História de África: A figura da Rainha Nzinga realçada, mais uma vez, em Paris

Este destaque foi feito no último número da revista bilingue “Latitudes. Cahiers Lusophones”, publicação editada na capital francesa. O relevo sobre a Dupla Soberana foi efectuado graças a uma notável resenha do prolífico historiador angolano, Simao Souindoula, da obra “Njinga, Reine d’ Angola.

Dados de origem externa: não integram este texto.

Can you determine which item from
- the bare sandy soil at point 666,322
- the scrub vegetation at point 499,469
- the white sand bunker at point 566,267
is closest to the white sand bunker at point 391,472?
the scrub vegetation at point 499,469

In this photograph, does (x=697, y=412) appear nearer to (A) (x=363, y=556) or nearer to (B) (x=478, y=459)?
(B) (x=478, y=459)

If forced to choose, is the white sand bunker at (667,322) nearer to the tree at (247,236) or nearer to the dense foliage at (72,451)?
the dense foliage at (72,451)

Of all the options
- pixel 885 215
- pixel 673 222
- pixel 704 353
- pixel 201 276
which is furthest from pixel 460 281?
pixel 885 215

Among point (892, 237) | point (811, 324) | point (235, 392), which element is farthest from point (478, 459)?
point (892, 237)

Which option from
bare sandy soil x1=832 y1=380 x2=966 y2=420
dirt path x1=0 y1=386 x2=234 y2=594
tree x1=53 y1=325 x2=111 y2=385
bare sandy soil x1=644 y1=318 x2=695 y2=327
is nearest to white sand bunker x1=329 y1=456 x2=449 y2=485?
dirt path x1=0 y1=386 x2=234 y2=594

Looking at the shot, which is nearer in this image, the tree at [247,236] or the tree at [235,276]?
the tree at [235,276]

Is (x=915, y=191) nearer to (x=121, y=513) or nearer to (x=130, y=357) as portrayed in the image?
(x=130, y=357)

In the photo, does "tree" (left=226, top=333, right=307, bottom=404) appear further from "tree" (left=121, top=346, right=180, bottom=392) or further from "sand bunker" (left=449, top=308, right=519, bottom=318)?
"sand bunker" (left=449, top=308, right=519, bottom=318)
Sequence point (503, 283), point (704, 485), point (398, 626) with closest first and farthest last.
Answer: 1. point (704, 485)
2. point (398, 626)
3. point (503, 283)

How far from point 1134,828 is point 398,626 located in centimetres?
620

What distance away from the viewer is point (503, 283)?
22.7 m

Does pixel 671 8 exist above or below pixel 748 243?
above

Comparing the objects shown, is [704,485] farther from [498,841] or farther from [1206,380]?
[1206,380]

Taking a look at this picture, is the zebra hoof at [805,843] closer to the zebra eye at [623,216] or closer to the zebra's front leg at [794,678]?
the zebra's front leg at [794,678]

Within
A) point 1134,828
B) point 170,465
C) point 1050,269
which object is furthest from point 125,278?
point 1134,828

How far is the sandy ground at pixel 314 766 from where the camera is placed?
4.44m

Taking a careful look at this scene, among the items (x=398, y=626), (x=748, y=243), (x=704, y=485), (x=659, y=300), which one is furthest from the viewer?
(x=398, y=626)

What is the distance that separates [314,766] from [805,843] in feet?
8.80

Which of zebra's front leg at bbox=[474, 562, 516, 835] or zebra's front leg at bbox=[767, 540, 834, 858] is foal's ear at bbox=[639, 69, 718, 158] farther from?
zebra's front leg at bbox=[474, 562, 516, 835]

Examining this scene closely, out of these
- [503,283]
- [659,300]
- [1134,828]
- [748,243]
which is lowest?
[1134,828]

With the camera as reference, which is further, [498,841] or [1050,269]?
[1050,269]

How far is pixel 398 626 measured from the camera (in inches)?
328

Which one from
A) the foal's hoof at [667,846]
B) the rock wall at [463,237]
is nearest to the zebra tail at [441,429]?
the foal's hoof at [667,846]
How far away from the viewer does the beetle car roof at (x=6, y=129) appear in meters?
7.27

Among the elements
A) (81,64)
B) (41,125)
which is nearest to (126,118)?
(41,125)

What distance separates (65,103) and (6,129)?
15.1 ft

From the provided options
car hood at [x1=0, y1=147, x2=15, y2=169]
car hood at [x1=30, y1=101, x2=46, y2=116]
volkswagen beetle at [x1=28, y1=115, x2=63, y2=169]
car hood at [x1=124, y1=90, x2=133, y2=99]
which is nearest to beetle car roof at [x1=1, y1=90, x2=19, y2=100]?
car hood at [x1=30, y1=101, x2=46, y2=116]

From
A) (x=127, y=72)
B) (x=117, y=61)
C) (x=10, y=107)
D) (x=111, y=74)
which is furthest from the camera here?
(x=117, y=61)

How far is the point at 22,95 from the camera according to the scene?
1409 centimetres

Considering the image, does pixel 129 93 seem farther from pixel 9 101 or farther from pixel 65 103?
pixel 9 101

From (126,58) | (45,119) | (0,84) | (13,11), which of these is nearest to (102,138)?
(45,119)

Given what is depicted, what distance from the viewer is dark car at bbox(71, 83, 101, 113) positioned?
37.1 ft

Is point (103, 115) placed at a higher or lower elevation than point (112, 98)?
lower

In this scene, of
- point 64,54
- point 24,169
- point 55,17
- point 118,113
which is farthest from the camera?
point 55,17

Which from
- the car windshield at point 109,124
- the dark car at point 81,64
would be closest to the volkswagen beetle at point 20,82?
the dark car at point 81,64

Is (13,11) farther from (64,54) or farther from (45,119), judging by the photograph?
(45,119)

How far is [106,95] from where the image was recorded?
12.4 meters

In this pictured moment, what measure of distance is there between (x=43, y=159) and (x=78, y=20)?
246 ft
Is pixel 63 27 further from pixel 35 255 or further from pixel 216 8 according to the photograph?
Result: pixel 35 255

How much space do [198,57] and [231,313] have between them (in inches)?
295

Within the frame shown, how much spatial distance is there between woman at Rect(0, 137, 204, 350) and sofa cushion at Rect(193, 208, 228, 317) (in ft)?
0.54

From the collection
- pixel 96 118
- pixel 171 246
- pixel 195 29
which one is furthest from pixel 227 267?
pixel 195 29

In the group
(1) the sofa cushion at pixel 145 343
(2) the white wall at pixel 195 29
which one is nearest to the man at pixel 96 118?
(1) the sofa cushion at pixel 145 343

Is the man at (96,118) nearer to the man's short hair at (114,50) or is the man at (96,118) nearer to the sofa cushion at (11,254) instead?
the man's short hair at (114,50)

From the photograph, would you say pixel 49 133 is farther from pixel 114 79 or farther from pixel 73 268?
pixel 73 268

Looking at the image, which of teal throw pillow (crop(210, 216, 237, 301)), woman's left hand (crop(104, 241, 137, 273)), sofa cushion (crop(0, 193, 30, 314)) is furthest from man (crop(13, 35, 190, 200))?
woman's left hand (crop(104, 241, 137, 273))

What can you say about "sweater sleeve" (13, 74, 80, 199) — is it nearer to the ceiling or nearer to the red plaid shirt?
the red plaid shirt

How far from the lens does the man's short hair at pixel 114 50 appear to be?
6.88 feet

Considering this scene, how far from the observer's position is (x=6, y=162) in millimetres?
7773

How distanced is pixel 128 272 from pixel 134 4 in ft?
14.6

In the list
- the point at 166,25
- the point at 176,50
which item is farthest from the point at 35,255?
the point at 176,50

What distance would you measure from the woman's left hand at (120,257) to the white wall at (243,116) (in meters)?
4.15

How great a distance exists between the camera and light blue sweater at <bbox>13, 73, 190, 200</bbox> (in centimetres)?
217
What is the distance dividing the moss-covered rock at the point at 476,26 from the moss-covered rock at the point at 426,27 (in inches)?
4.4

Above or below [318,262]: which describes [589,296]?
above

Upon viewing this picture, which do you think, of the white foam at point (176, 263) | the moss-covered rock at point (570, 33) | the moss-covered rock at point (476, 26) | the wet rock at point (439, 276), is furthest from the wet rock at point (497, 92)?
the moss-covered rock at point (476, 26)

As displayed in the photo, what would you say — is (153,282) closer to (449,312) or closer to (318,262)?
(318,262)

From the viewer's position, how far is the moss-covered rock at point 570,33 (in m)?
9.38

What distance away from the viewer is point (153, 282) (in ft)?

La relation d’ Antonio Cavazzi de Montecuccolo (1687) e a reprodução, na contra-capa, do magnifico pseudo-retrato da “Queen Warrior”, realizada, em 1830, pelo desenhador do Hexágono, Achille Deveria.

 A fim de chamar a atenção dos leitores sobre a recensão da preciosa relação do capuchinho italiano e a outras contribuições, o editor da revista mencionou, na capa da revista, nomes do especialista angolano ao lado de estudiosos do mundo lusófono tais como o português Pires Laranjeira ou o moçambicano Mia Couto.
Nesta resenha, redigida em francês, o perito angolano da UNESCO põe em relevo a principal característica da crónica de Fra Giovanni, publicada, recentemente em Paris, numa versão tirada, ad litteram, do manuscrito original do confessor da “Ngola” do Ndongo (1623) e da Matamba (1630), “hand written” perdido, durante quase três séculos, e que foi reencontrado, anos atrás, na cidade italiana de Modene, na biblioteca da família Araldi.
Simao Souindoula indica as principais articulações do “manoscritti” traduzido e comentado por Xavier de Castro e Alix du Cheyron d’Abzac, os importantes documentos históricos bem elucidativos, anexados, tais como a famosa carta da “Regina Ginga” endereçada ao Governador da Colónia de Angola, Dom Luís Martins de Sousa Chicorro, as iconografias reproduzidas, os mapas inseridos, o quadro cronológico da evolução dos acontecimentos na região e as esclarecedoras notas dos editores.
O memorialista aponta as causas das reservas emitidas, as supressões decididas e o atraso registado na publicação da relação de Cavazzi, no século XVII, pela Propaganda Fide.
Ele traça um perfil intelectual e psicológico do padre italiano, que a inteligente Kiluanje de Matamba utilizou na sua luta psicológica contra a cancerosa Colónia de Angola.
Enfim, Souindoula aponta o contributo da publicação da Relação, não amputada, do capuchinho que permite de apreciar com mais dados, a personalidade da Nzinga van Matamba.